» About this exercise: Copy the listing below in full and skip every picture.

» Dataset excerpt:

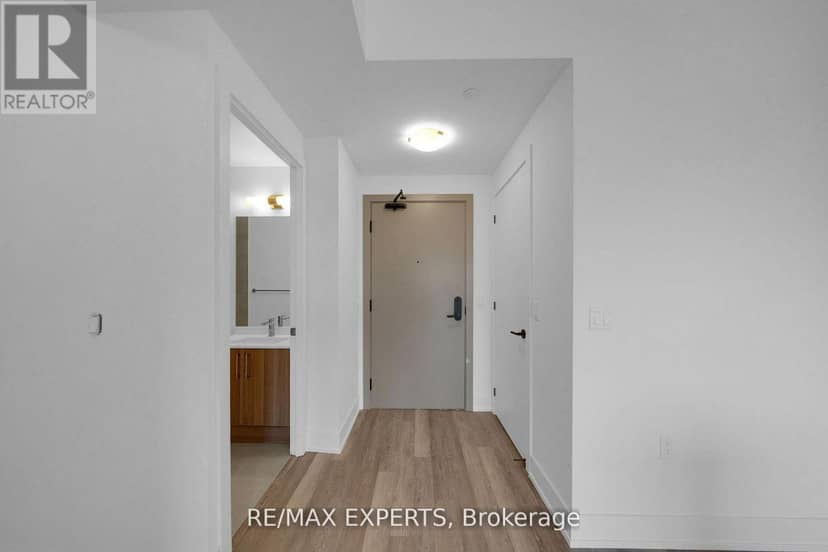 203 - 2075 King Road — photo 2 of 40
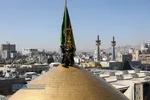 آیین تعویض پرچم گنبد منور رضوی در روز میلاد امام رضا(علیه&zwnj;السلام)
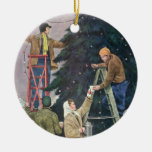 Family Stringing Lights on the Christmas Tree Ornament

» Expected answer:
 203 - 2075 King Road — photo 2 of 40
 آیین تعویض پرچم گنبد منور رضوی در روز میلاد امام رضا(علیه&zwnj;السلام)
 Family Stringing Lights on the Christmas Tree Ornament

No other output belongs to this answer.